- [Directions for this task] Repeat nothing but the line containing "standing: 10%" and the lines that follow it, up to and including the last line of the data below.

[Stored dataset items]
= Beginning of Section =

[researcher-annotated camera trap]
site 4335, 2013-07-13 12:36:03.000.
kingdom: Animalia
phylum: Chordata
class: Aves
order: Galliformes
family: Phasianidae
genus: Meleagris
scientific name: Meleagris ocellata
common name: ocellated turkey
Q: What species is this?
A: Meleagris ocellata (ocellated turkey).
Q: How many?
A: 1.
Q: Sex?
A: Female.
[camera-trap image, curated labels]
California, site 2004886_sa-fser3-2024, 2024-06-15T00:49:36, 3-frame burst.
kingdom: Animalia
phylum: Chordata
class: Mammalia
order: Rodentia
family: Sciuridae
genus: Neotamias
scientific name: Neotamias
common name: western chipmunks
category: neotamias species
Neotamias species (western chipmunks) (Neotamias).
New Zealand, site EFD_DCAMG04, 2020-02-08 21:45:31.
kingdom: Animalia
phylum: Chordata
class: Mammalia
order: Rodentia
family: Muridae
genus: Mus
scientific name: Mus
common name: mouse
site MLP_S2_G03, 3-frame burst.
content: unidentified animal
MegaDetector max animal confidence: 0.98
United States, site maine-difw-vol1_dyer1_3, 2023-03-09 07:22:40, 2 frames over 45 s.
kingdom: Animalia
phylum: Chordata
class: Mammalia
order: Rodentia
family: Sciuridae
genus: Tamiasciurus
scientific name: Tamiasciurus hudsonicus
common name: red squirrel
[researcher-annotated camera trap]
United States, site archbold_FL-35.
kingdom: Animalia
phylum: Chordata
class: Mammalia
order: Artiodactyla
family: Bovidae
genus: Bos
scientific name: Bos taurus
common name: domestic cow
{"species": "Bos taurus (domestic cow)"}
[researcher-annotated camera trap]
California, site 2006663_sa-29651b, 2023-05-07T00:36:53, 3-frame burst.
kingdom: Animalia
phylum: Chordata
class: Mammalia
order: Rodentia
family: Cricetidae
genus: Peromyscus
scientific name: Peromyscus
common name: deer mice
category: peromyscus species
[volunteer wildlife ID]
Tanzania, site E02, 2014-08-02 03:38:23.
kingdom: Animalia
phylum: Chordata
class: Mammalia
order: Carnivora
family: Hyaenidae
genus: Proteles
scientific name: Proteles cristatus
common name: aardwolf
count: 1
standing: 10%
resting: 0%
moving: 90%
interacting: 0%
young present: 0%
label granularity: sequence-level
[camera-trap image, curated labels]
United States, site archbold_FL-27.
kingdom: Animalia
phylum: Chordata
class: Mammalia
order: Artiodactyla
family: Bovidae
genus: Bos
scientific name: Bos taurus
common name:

= End of Section =

- [Task answer]
standing: 10%
resting: 0%
moving: 90%
interacting: 0%
young present: 0%
label granularity: sequence-level
[camera-trap image, curated labels]
United States, site archbold_FL-27.
kingdom: Animalia
phylum: Chordata
class: Mammalia
order: Artiodactyla
family: Bovidae
genus: Bos
scientific name: Bos taurus
common name:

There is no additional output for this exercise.